A: Thank you for the years you spent studying and training to be prepared for this emergency, reporting to duty and placing your life on the line for us all. Your question involves two areas of law:

  1. the right to a safe workplace, and
  2. freedom from retaliation for advocating for patient care.

The first question invokes the California Labor Code; the second invokes the Business and Professions Code. This article will address the application of the Labor Code. Next week’s column will address the Business and Professions Code.

  • California Labor Code § 6401, Duty to furnish safety devices and adopt safe practices and procedures, reads as follows: “Every employer shall furnish and use safety devices and safeguards, and shall adopt and use practices, means, methods, operations, and processes which are reasonably adequate to render such employment and place of employment safe and healthful. Every employer shall do every other thing reasonably necessary to protect the life, safety, and health of employees.”
  • California Labor Code § 6403, Failure to furnish safety devices or adopt safe practices and procedures, reads as follows: “No employer shall fail or neglect to do any of the following:

(a) To provide and use safety devices and safeguards reasonably adequate to render the employment and place of employment safe.
(b) To adopt and use methods and processes reasonably adequate to render the employment and place of employment safe.
(c) To do every other thing reasonably necessary to protect the life, safety, and health of employees.

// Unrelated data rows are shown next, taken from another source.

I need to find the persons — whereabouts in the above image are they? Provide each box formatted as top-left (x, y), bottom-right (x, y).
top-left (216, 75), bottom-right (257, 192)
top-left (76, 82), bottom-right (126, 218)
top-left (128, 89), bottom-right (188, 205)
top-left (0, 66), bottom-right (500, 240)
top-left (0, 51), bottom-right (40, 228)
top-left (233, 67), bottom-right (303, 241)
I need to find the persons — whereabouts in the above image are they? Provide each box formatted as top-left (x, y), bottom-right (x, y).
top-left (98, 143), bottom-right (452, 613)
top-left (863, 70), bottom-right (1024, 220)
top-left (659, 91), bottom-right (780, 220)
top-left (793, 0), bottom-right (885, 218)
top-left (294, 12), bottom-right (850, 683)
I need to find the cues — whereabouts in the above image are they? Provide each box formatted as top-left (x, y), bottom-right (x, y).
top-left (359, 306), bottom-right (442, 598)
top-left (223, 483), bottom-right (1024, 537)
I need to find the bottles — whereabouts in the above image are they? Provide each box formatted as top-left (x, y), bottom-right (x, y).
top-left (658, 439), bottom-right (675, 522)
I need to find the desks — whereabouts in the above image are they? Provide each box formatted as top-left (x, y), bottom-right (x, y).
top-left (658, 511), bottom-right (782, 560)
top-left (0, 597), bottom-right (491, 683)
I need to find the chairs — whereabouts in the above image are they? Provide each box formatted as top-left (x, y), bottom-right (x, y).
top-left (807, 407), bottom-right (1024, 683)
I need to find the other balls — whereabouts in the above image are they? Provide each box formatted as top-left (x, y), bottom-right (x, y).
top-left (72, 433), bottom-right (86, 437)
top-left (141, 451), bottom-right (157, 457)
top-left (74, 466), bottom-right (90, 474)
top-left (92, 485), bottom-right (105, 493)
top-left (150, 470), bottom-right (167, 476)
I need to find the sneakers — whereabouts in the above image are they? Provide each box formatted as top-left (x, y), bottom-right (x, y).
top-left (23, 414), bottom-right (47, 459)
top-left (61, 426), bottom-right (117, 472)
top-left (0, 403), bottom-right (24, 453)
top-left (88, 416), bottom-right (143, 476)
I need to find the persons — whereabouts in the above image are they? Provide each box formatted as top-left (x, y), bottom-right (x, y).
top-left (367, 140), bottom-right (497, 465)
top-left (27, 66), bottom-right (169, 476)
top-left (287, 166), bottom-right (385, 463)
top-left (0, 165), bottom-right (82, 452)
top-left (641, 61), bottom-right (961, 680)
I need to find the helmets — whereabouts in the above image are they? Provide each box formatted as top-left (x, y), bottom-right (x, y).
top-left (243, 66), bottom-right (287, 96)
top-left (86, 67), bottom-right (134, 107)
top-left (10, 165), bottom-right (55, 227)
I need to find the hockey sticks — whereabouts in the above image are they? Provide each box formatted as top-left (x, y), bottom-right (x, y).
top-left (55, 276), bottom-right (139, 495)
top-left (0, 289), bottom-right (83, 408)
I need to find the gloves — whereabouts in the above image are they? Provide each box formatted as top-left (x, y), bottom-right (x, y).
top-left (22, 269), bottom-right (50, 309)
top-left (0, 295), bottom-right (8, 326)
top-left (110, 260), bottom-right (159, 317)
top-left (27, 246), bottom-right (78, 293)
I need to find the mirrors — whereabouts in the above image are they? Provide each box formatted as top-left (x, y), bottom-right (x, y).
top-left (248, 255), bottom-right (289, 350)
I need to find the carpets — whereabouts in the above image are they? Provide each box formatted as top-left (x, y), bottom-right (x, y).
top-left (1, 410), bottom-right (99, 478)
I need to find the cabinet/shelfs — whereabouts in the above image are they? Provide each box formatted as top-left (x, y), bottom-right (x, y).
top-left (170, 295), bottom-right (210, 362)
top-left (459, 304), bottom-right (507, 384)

This code provision requires your employer to provide you with PPE and an environment, which under the circumstances, are reasonably adequate to render your workplace safe. Healthcare employers and facilities are also required to have a set of practices and policies in place to provide for workplace safety including policies dealing with the handling contagious patients and the use of PPE to protect employees and others.”

  • California Labor Code § 6406, Unlawful acts states: “No person shall do any of the following:

(a) Remove, displace, damage, destroy or carry off any safety device, safeguard, notice, or warning, furnished for use in any employment or place of employment.
(b) Interfere in any way with the use thereof by any other person.
(c) Interfere with the use of any method or process adopted for the protection of any employee, including himself, in such employment, or place of employment.
(d) Fail or neglect to do every other thing reasonably necessary to protect the life, safety, and health of employees.

There is “no private right of action” to sue an employer to force compliance with these safety standards. An employee can call CAL-OSHA and report an unsafe work environment and they can inspect and enforce them. However, if an employee is retaliated against, in any way, for opposing violation of these laws, disclosing the violations to a supervisor or government agency, or demanding a safe workplace, an employee can maintain a legal action for what we refer to as the “wrongful termination, or retaliation, in violation of public policy” and for “whistleblowing” under California Labor Code Section 1102.5. This provides for a potential for recovery of lost wages, past and future, damages for emotional distress and, in some circumstances, punitive damages.

I suggest that you document your concerns so if you are retaliated against it is clear that it was in response to your exercising your rights to have a safe work environment. These are trying times. Hopefully nothing retaliatory will happen to you as all of our energies need to be focused on supporting you on the front lines and not in fighting legal battles. If something untoward does happen, contact an experienced employment trial lawyer to help you navigate the legal system.